When your body has too little calories, levels of hormones such as estrogen and testosterone are reduced. This can have far-reaching effects including weakness of bones, menstrual cycle irregularities, low sex drive, and infertility. 

Also, the balance between ghrelin and leptin (the hormones that control hunger, feeling full after meals and appetite) is disrupted. Your body begins to create excessive amounts of ghrelin which increases appetite and hunger and lowers your leptin. What does this mean? It’s difficult for you to feel full. 

These changes in your hormones can lead to overeating, binge-eating and constant food cravings. Over time, this can sabotage your ability to regulate your appetite and your food choices. 

How many calories should you eat to lose weight? 

Cutting calories back too far won’t help you lose weight. In fact, it might even be detrimental to your weight loss. And it’s definitely detrimental to your overall health. To lose weight in a safe way, you need to create a moderate and sustainable calorie deficit.

The appropriate amount of calories depends on individual factors. However, experts advise that your daily calories don’t go below 1200 for women or 1500 for men. A calorie deficit of 250 to 500 calories per day is enough to lose 0.5 to 1 pound (0.45 kilogram) each week.

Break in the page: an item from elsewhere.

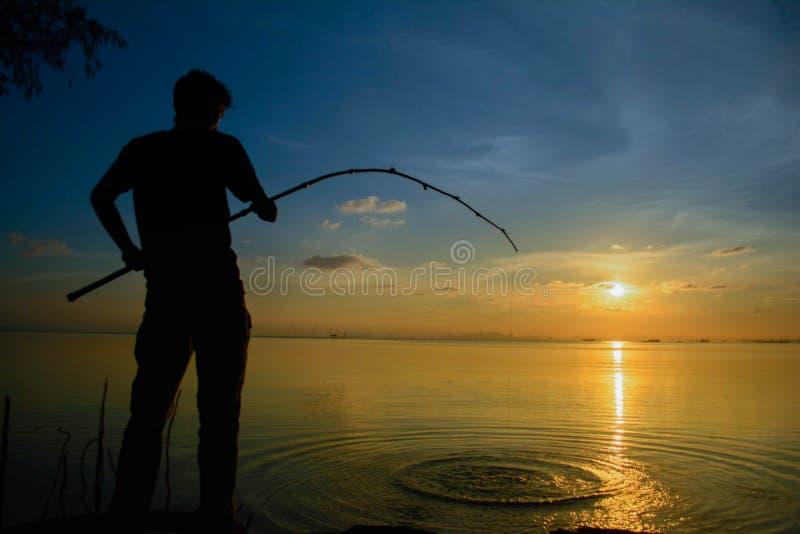 Mann, der auf Fischen bei Sonnenuntergang sitzt lizenzfreies stockbild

The Academy of Nutrition and Dietetics recommends that adults who want to lose weight consume 1200–1500 calories for women and 1500–1800 calories for men. However, these are merely guidelines, and you should consult a dietician for nutrition advice. 

Extreme diets may look promising and could even give quick results, but in the long run they are unlikely to help you achieve your weight loss goals. A more gradual approach embracing your meals, physical activity, sleep and stress management is more likely to succeed.